Research Shows Why Young People Shouldn't Drink

Friday, August 5, 2016

Talk It OutA state effort to curb underage drinking is getting a boost from university researchers.

The North Carolina ABC Commission's "Talk It Out" campaign is focusing on educating parents and their children about the impact drinking has on young brains. A report for the campaign by researchers at Duke University and the University of North Carolina at Chapel Hill shows how alcohol affects the adolescent brain.

Jim Gardner, chairman of the commission, said the research is a key part of the campaign, which started in 2014. The campaign's website at talkitoutnc.org includes an easy-to-understand summary of the research.

"This is probably the most complicated thing we've tried to do," he said.

Research shows that the brain isn't fully developed until people are 25 years old, Gardner said.

Wilkie Wilson, research professor of prevention science at Duke's Social Science Research Institute, said in a statement released by the campaign that the adolescent brain responds differently to alcohol than an adult brain.

"Because of the unique way their brains are wired, adolescents are prone to risk-taking behavior and are more inclined to binge drink," he said. "Binge drinking slows — and can ultimately stop — the functioning of important components of the brain that control things like breathing."

Gardner said he found out about the impact of underage drinking when the daughter of a friend drank too much.

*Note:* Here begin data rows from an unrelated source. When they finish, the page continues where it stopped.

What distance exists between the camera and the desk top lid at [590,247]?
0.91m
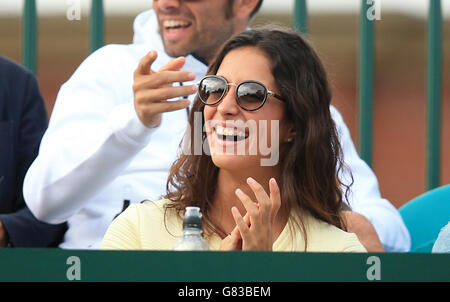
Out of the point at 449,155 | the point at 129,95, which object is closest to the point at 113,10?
the point at 129,95

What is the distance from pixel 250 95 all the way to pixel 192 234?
30cm

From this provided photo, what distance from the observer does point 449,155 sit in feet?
18.0

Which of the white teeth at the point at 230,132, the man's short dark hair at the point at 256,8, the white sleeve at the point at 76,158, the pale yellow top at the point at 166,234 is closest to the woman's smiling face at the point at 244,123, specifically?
the white teeth at the point at 230,132

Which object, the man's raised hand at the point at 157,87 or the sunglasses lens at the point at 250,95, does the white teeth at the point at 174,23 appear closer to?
the man's raised hand at the point at 157,87

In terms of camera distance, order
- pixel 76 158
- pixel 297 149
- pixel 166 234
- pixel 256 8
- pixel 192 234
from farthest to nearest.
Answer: pixel 256 8
pixel 76 158
pixel 297 149
pixel 166 234
pixel 192 234

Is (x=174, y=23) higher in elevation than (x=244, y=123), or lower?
higher

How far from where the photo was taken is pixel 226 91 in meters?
1.59

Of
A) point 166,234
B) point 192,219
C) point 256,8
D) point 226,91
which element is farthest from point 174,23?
point 192,219

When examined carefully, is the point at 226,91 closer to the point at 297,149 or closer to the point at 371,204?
the point at 297,149

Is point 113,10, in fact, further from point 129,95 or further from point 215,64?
point 215,64

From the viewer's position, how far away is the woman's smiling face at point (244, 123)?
1.59 meters

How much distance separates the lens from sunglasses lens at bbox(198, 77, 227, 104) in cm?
159

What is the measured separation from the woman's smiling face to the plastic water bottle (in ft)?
0.63

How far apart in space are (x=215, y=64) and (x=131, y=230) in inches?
13.6
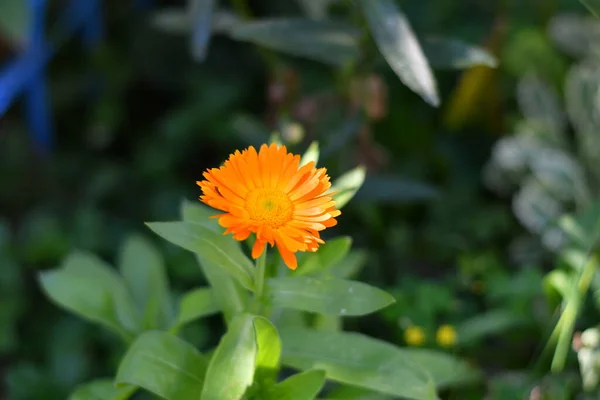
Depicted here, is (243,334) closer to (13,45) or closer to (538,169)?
(538,169)

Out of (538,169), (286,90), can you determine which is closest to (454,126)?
(538,169)

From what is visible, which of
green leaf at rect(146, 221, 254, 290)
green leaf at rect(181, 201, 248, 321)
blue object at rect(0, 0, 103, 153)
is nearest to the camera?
green leaf at rect(146, 221, 254, 290)

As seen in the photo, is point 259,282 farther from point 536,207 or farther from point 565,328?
point 536,207

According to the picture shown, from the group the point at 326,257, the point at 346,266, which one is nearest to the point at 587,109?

The girl, who was in college, passed out and had to be treated by emergency workers.

Luther Snyder, the director of the state initiative to reduce underage drinking, said that when parents tell their children not to drink, the young people want to know why.

"We're trying to arm the parents with the actual factual information that answers that question," he said.

Gardner said an average of one person per week dies as the result of underage drinking. The issue costs the state $1 billion a year in healthcare cost, he said.

"We've got a responsibility to the state to do something," he said.

The campaign includes 30-second videos that Gardner calls "hard-hitting." One showing a teenage girl lying on the floor includes breathing noises that stop just before the video ends.

Gardner said parents need to talk to their children about the dangers of drinking.

"Our whole thrust is to start at a young age," he said.

Snyder said the 91 percent of parents who saw the campaign's videos talked to their children about drinking.

"If we can save a kid's life, that's what we're after," he said.